Nr. 39 Ministerrat, Wien, 27. Juli 1867
RS.Reinschrift fehlt; Abschrift, Ava.,Ministerratsprotokolle, Karton 33 (Abschriften Prof. Redlich) ; Wortlaut und Datum der Ah. Entschließung: Hhsta., Kabinettskanzlei, Protokoll 1867 .
P.Protokoll Meyer; VS.Vorsitz Kaiser; anw.anwesend Beust, Taaffe, John, Becke, Hye.
- I. Erklärung Sr. Majestät in betreff der Sanktion des Ministerverantwortlichkeitsgesetzes.
- II. Nichtkontrasignatur der Ah.
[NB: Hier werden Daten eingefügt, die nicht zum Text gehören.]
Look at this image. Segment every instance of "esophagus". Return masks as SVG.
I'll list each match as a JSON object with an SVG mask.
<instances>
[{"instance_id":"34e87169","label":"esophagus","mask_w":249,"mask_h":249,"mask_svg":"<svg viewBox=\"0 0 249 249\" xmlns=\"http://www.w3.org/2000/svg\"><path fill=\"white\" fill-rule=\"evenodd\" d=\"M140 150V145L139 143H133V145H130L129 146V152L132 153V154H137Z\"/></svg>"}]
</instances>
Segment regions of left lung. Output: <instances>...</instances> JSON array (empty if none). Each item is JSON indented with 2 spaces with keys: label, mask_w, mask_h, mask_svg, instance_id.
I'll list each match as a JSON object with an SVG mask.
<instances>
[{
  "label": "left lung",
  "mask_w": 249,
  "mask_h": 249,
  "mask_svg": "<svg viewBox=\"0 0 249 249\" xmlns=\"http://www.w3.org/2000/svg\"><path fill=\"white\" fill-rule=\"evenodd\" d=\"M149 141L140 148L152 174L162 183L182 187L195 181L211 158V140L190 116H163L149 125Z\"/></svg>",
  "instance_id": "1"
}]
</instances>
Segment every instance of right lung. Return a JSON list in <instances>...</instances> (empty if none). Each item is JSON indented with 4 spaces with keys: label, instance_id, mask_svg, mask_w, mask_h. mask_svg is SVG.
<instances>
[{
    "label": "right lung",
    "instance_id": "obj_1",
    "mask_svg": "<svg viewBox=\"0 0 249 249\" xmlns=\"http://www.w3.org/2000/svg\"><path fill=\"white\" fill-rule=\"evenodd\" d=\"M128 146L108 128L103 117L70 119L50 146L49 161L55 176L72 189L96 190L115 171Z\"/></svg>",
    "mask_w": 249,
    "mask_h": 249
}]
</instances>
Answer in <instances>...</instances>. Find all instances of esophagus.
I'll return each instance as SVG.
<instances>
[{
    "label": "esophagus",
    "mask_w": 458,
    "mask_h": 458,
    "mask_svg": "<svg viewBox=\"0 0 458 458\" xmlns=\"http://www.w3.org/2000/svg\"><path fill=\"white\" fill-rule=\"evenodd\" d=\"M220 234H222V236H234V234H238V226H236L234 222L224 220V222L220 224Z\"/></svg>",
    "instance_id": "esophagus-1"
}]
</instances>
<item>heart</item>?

Ernennungen zu geistlichen Pfründen.
Ministerratsprotokoll vom 27. Juli 1867 unter dem Ah. Vorsitze Sr. Majestät des Kaisers.
I. Erklärung Sr. Majestät in betreff der Sanktion des Ministerverantwortlichkeitsgesetzes
I. Se. Majestät geruhten zu eröffnen: Bereits am 25. d. M. habe Er den Reichskanzler ermächtigt, in der an diesem Tage stattfindenden Sitzung des Abgeordnetenhauses die Erklärung abzugeben, dass das Gesetz über Ministerverantwortlichkeit die Ah. Sanktion erhalten habe1.
Mit Rücksicht jedoch auf die zu allgemein gehaltene Textierung des § 1 des Gesetzes und die von ihm bereits in der Ministerratssitzung vom 15. Juli2 diesfalls kundgegebenen Bedenken finde Er Sich veranlasst zu erklären, dass Er dem Gesetze die Sanktion nur unter Annahme erteilt habe, dass sich diese Verantwortlichkeit der Minister nur auf solche Angelegenheiten beziehen könne, welche in der Kompetenz des Reichsrates liegen und die in demselben vertretenen Länder betreffen, dass sie sich somit durchaus nicht auf solche Angelegenheiten erstrecke, welche als gemeinsame Reichsangelegenheiten außer der Kompetenz des diesseitigen Reichsrates stehen3.
Der Kriegsminister Freiherr v. John machte bei diesem Anlasse auf die eigentümliche Stellung des Kriegsministers aufmerksam. Die Armee sei eine Reichsangelegenheit und der Kriegsminister trage den Charakter eines Reichsministers; allein viele militärische Angelegenheiten fallen in die Kompetenz der Vertretungen der beiden Reichshälften, er weise nur hin auf die Art und Weise der Heeresergänzung, die jetzt schon eine verschiedene sei, auf die Bequartierung und Verpflegung der Armee, auf die Vorspannleistung. Da der Reichsminister nicht zugleich die Stellung eines Landesministers bekleiden könne, so müsse jemand anderer bei den beiderseitigen Reichsversammlungen solche militärische Angelegenheiten vertreten. In Ungarn habe diese Vertretung der Landesverteidigungsminister zu übernehmen, bei der diesseitigen Reichshälfte dürfte dieselbe dem Minister des Innern zufallen.
Se. Majestät bemerkten hierauf, die große Mehrzahl militärischer Angelegenheiten beruhen immer auf dem Ressort eines anderen Ministeriums; dieses gelte ausnahmslos von allen, deren Regelung in die Kompetenz der beiden Reichsversammlungen falle und deren Vertretung vor diesen dadurch von selbst gegeben sei4.